(Material shown)

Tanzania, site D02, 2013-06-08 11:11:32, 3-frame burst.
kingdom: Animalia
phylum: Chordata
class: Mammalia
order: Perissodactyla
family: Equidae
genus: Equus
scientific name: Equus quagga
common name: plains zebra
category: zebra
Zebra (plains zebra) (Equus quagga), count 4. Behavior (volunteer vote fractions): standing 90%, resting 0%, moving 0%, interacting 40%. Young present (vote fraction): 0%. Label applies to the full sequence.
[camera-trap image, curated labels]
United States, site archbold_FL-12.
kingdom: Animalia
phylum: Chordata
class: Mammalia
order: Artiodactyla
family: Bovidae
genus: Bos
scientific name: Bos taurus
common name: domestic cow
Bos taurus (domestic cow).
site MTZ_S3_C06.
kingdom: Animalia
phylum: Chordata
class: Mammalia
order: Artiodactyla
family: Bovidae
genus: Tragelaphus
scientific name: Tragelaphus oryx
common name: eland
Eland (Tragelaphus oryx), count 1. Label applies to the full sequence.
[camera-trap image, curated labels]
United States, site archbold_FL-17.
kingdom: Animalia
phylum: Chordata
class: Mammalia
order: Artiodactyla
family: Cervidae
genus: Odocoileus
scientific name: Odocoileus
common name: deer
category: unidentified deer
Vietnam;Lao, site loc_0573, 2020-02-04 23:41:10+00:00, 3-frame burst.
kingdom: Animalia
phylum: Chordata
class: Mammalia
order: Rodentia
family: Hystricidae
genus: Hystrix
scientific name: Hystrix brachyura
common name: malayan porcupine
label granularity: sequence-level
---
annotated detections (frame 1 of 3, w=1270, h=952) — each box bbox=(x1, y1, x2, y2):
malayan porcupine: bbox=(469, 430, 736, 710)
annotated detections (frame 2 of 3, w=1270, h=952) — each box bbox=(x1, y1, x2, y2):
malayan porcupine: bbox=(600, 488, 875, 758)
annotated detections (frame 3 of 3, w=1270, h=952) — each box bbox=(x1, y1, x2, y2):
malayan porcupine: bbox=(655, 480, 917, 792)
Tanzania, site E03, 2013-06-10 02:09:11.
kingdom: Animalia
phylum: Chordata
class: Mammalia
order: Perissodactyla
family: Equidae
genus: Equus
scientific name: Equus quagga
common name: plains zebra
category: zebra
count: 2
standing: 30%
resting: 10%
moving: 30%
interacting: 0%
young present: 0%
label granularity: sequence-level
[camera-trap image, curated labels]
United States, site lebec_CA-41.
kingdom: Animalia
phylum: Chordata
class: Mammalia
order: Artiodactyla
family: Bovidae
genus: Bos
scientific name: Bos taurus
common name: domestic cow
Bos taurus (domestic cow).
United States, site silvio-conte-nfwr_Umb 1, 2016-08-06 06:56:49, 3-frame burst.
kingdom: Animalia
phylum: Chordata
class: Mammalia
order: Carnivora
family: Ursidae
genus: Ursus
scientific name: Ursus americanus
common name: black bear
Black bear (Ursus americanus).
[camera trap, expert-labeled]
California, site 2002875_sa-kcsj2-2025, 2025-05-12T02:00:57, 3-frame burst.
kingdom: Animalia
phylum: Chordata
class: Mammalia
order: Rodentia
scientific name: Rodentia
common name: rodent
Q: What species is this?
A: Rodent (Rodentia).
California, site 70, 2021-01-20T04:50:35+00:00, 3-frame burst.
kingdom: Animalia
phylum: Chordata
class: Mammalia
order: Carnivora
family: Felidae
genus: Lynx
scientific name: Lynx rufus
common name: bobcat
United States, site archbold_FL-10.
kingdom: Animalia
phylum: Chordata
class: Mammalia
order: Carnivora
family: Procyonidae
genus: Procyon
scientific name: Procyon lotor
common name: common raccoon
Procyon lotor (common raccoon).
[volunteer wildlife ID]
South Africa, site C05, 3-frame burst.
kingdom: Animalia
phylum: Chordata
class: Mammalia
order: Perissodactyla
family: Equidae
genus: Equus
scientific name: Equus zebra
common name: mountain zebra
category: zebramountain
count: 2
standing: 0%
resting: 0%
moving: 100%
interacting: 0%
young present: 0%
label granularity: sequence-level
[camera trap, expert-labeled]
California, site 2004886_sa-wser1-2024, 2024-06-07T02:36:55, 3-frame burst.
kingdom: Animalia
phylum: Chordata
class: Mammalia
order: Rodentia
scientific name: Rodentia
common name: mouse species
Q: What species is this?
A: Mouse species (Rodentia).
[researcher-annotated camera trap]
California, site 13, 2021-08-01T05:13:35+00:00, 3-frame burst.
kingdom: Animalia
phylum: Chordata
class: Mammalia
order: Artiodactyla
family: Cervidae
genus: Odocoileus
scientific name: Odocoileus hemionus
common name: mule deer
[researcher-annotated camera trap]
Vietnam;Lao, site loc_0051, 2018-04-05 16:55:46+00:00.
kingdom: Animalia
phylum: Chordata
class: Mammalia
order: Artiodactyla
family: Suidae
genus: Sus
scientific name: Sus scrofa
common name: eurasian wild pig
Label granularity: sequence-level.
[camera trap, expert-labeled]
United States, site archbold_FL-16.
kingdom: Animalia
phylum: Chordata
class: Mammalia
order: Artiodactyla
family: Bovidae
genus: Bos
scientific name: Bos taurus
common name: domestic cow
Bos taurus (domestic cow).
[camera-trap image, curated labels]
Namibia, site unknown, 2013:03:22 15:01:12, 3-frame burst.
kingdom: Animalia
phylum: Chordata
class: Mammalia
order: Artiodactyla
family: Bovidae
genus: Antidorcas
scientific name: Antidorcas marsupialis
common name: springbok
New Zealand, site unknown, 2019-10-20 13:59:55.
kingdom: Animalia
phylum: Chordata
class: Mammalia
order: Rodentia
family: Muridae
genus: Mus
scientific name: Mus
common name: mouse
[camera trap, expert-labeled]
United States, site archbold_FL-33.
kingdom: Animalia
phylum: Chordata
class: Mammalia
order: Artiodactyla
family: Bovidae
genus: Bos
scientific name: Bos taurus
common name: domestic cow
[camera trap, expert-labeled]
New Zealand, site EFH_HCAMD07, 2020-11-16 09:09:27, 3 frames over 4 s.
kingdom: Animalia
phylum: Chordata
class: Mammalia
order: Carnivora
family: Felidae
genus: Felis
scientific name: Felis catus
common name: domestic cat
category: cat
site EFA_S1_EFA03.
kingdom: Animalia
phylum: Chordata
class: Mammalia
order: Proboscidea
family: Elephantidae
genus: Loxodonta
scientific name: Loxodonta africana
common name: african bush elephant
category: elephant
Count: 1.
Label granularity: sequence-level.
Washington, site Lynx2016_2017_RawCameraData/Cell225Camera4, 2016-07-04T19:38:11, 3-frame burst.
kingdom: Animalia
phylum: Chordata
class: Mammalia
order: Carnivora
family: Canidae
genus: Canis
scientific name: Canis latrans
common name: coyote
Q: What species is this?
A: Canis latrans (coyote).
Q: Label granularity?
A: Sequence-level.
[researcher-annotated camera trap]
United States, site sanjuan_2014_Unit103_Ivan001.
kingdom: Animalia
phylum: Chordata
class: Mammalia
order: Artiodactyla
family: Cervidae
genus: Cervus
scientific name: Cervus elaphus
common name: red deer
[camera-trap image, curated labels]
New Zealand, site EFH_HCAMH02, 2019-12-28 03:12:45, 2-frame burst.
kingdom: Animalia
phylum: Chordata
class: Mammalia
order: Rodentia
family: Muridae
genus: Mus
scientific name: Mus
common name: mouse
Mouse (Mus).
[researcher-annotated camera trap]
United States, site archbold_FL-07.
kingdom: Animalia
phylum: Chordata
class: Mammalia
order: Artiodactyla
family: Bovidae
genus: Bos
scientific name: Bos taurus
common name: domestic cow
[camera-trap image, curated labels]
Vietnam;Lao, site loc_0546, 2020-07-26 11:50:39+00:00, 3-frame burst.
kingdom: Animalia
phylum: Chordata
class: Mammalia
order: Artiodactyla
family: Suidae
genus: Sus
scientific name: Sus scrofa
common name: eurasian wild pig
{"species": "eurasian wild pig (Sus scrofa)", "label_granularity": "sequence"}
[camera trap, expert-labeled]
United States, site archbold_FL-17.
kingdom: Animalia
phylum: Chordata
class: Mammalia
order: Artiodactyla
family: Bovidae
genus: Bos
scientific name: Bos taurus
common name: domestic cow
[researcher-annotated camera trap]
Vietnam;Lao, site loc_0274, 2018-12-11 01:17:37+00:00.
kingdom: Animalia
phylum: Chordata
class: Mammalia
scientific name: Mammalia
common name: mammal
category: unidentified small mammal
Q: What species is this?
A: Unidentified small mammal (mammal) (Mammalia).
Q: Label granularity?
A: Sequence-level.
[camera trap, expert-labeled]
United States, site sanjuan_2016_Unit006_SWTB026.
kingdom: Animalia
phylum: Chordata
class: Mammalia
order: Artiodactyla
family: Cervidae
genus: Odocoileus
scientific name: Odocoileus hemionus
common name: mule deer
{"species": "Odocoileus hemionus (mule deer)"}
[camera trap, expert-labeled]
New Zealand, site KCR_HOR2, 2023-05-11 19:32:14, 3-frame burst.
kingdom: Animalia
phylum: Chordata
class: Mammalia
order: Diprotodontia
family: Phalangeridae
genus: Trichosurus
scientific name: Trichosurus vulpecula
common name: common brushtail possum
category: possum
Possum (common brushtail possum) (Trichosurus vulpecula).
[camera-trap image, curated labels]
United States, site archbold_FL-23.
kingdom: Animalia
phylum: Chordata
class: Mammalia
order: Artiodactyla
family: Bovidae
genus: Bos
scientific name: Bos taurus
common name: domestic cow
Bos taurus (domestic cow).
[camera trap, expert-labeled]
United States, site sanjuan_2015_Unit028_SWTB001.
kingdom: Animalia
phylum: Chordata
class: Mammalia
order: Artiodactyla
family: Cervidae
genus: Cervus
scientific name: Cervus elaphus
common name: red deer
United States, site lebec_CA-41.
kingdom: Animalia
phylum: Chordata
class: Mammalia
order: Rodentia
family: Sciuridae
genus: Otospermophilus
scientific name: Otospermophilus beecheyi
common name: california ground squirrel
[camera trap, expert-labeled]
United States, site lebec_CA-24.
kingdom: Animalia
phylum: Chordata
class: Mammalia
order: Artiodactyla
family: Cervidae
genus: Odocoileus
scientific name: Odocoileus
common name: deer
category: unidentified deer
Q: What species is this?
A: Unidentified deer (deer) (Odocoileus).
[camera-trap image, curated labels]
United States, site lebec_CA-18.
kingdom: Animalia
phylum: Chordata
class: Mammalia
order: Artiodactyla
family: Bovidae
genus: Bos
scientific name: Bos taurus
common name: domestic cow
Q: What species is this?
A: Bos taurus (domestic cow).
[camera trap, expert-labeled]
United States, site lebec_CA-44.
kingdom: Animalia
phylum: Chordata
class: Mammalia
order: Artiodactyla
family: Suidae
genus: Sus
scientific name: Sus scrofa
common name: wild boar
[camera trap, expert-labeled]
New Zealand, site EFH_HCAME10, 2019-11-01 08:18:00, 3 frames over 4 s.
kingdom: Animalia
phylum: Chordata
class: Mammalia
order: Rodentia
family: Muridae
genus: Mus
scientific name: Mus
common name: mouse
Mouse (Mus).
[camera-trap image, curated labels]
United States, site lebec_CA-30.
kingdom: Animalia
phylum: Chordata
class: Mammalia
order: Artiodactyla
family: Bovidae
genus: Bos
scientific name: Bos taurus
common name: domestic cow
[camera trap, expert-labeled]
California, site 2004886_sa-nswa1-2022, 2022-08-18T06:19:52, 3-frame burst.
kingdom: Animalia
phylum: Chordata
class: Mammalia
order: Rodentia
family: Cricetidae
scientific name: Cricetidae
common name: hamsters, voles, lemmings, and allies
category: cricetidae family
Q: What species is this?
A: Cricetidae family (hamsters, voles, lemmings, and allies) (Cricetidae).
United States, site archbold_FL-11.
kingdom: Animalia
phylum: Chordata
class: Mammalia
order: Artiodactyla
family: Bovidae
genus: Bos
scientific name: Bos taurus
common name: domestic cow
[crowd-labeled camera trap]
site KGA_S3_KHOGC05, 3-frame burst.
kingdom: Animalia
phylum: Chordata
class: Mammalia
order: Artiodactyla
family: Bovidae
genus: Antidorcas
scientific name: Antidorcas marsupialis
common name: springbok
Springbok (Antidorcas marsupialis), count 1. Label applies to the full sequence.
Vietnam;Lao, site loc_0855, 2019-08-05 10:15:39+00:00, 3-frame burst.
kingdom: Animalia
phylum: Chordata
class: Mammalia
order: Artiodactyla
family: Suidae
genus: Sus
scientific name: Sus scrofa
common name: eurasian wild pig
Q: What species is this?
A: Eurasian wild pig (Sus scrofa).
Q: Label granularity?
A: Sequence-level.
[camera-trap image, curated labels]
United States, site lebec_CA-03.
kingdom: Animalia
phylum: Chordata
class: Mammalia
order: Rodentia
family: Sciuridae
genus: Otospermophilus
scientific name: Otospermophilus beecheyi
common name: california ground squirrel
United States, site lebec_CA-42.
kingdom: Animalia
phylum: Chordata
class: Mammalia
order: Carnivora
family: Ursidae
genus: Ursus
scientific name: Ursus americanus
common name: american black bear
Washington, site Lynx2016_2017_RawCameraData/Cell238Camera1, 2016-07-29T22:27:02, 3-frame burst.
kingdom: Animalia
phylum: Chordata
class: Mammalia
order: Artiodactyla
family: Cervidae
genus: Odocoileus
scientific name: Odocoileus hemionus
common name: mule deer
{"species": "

(End Material shown)

State how many lines of the entries above include the word "frames", offering no text other than the number.

2